- EXCERPT
-- Begin --
Traditional practice encourages test raters to not only mark each question right or wrong, but to also tally up the number of correct responses and compare that to the total number of questions – of course, we know this to be the average or mean. However, what does this number actually tell us?

Let's pretend there are three questions on the test for every outcome we taught. You could then look at the data and see how many of those three questions a specific student got right or wrong. Let's say for those three questions a student got 1 out 3 correct but for another three questions, that tested a different outcome, the student got 2 of 3 correct. Separately, he understood 33% of the first outcome and 66% of the second outcome. However when you average these averages, he gets 3/6 which comes to a mark of 50%.

What do these numbers mean anymore? Imagine how diluted the average has become when you have 50 to 100 questions that may be measuring the same number of different outcomes. And yet these grades' importance is elevated to grand heights. (Note that the problem of averaging averages is not exclusive to multiple choice exams)





Collaboration = Cheating

Ask any parent for a list of characteristics they wish their children to develop as they grow into adults and there is a very good chance that collaborative skills are somewhere on that list. When you think back to your schooling, how often were you permitted to collaborate with others during examination? If you did try to collaborate, we all know what that was called – cheating! And you got in trouble for it.

Unfortunately, there may some progressive classrooms out there, but it would be a very safe bet to make that most classrooms still have students sitting and writing their exams in isolation. Regardless of your job or profession, how often are you told to figure something out in total and complete isolation – no books, no help, no talking? In the real world, there simply aren't that many times you are expected to solve a problem or perform a task in complete and total isolation – and even if you were, it would be awfully archaic to refuse you the opportunity to reach out for the help you needed to get the task done.
-- End --
- REQUIRED ACTIONS
A - In the excerpt on classroom testing, what mark does the student end up with when the results for the two outcomes are averaged together?
B - Continue the excerpt on classroom testing from its last sentence, in the same voice.

- DATA RECORDS
-- Begin --
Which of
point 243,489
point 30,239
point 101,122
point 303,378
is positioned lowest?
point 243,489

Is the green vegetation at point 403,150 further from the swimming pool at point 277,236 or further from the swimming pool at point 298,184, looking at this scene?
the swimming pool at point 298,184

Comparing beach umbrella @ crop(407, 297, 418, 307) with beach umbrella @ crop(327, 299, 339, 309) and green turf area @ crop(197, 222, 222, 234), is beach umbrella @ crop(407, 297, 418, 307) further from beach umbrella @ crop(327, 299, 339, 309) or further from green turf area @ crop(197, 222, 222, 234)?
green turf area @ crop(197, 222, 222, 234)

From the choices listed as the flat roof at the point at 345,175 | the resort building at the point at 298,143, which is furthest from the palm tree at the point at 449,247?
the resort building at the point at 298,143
-- End --
- ANSWERS GIVEN
A - 50%

B -
When we say to children, "I want to see what you can do, not what your neighbor can do", this turns out to be code for "I want to see what you can do artificially deprived of the skills and help of the people and resources around you. Rather than seeing how much more you can accomplish in a well functioning team that's more authentic like real life." (Again note that the lack of collaboration during exams is not exclusive to multiple choice exams)


Thinkingcuffs

The very nature of multiple choice tests slaps students with a pair of thinkingcuffs. Who does the majority of the thinking on a multiple choice exam? Who asks all the questions? Who proposes all the answers? Thinking is messy. Learning is messy, but multiple choice tests conveniently remove the mess. All students are required to do is circle or fill in a dot. If we were truly interested in assessing student learning, shouldn't we encourage the students to show us as much of their thinking as possible? Because no one can construct meaning in a preconceived bubble, reducing something as beautiful as learning to a bubble sheet is an exercise in needless oversimplification.



Differentiated Instruction and undifferentiated Assessment

Many teachers today would readily admit that all learners learn differently, and it is the teachers responsibility to address these different learning styles with differentiated instruction; however, many teachers still use multiple choice tests in an attempt to measure their student's learning. There is a real disconnect between our understanding of differentiated instruction and our attempts to measure learning with our undifferentiated, standardized assessment tools.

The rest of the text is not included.